課題の要件: 下に示す吸血鬼映画の感想文について、最後の一文の後から続きを引き継いで書きなさい。

設定も狙いもメチャ面白い。ただこれ演出も音楽も違う人で観たかった!という感じ。
南部、悪魔に魂を売ったとなれば、ウォルター・ヒル、ライ・クーダー、ラルフ・マッチオの『クロスロード』なんだけど、同じ座組かジョン・カーペンターでもアラン・パーカーでもいいんだけど、およそ80年代のレジェンドのどちらさんかで観たかった。そのくらいホラーとアクションパートがイマイチで、実は音楽も(これは好み)。。建物の入口で呼ぶの呼ばれるの入れるの入れないこやってるのはまあ笑ってみてたし、南部の暗闇から吸血鬼たちの歌声が聞こえるとかもいいし、最後のKKKにぶっ放して皆殺しというのも胸がすく思いなのだけど脅かしが音のデカさの演出中心でとても残念な感じ。この監督はあまりそっち系が好きではないクレバーなお人なのかと思った。
でもアイデアというか設定はとても面白いのでどなたかリメイクしたら、と思った。
なるほど
話題作ということで観ました。
特殊な時代背景の中で描かれる吸血鬼の物語としては、確かに斬新だし、メッセージ性も強く感じた。
ただ、単純に物語の展開だけを見ると、言うほどどんでん返しがあるわけでもなく、むしろさまざまな要素がうまく噛み合っていないように感じた。
音楽が悪魔を招くような話は何度もあったけど、一番最初に現れた吸血鬼がそれと関係なく、ただ唐突に現れて、どこから来たのも最後まで不明なまま。途中で一人謎の死があったが、それも解明されてない。さらに女性が怒りにまかせて、何の準備もないまま吸血鬼を部屋に入れて共倒れするような展開にも、正直納得できなかった。結局この話にはなぜ吸血鬼が必要なのかよく理解できてないです。
この映画が評価されているのはストーリーではなく、ほかの要素によるものだと思う。

データ項目:
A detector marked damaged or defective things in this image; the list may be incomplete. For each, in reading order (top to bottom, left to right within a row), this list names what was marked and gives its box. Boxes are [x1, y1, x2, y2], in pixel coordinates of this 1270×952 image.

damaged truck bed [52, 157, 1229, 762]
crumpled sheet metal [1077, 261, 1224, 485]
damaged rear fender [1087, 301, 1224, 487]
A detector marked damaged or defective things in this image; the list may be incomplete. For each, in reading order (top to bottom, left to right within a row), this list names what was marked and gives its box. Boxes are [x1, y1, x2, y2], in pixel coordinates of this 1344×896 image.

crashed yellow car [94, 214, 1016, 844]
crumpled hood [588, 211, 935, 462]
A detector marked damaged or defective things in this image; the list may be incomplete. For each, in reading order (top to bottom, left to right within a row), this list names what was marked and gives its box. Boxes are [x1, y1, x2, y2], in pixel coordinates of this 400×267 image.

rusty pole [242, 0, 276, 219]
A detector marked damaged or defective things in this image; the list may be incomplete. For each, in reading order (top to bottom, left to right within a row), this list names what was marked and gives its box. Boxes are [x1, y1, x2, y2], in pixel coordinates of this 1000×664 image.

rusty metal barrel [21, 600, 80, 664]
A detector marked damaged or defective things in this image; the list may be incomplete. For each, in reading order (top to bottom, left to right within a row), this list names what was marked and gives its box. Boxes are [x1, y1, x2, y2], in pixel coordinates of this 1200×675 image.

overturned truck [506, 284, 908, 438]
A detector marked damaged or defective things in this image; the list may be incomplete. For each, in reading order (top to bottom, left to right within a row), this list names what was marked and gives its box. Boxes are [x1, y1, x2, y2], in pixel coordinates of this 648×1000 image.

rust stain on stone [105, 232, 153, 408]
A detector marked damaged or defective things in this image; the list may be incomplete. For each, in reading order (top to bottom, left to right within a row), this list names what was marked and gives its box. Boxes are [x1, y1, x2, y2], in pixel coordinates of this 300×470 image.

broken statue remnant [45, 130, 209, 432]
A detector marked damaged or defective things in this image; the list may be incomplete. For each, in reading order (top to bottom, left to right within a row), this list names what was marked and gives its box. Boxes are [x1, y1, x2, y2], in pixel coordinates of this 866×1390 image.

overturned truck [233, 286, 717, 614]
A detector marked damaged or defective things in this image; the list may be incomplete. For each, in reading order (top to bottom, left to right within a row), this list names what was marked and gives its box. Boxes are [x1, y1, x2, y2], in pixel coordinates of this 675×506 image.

演習の成果:
お前も鬼にならないか杏寿郎
2025年劇場鑑賞188本目。
エンドロール後映像有り。
最初の役者だけのクレジットの後にもあって、そこはがっつり本編なのでそれ観ずに帰った人何人かいてあーららという感じでした。
酒場に吸血鬼が襲ってくるという、黒人版フロム・ダスク・ティル・ドーン(未見ですが)なんですが、前振りがなげぇ・・・。いや、全く必要がないことはないんです。後の酒場での人間関係とか、大事なことではあるのですが、結局観たいのそこじゃない・・・。
それはそれとして、吸血鬼のジレンマと勝手に自分の中で名前をつけているのですが、噛まれた人が全員吸血鬼になるのなら全員なってしまったらなってしまったでそれはもう元の人間のコミュニティと同じではないのだろうか、ただそうなるとご飯どうする?という問題が出てくるわけです。鬼滅の刃の鬼は全員を鬼にするわけではなく、食べきって殺してしまうのがほとんどなのが問題なのと、肝心の親玉がちょっと気に入らないとすぐ殺しちゃうので鬼になるメリットがめちゃくちゃ低いのですが、こっちはそこまでアホな親玉でもないみたいなので吸血鬼になったらなったでいい気もしちゃうのが見どころでした。そこら辺のやり取りの方がもっと見たかったなぁ。
NO ジャンル
ライアンクーグラーとマイケルBジョーダンとルドウィグがタッグ組んだら期待値上がるけど、それを超えてきた。
映像もワンカットも綺麗で見やすくて、不気味なとこは怖い。人間くさいこと描いてるのに非常に上質なバンバイア映画に仕上がっている。そしてサントラがすごくいい!!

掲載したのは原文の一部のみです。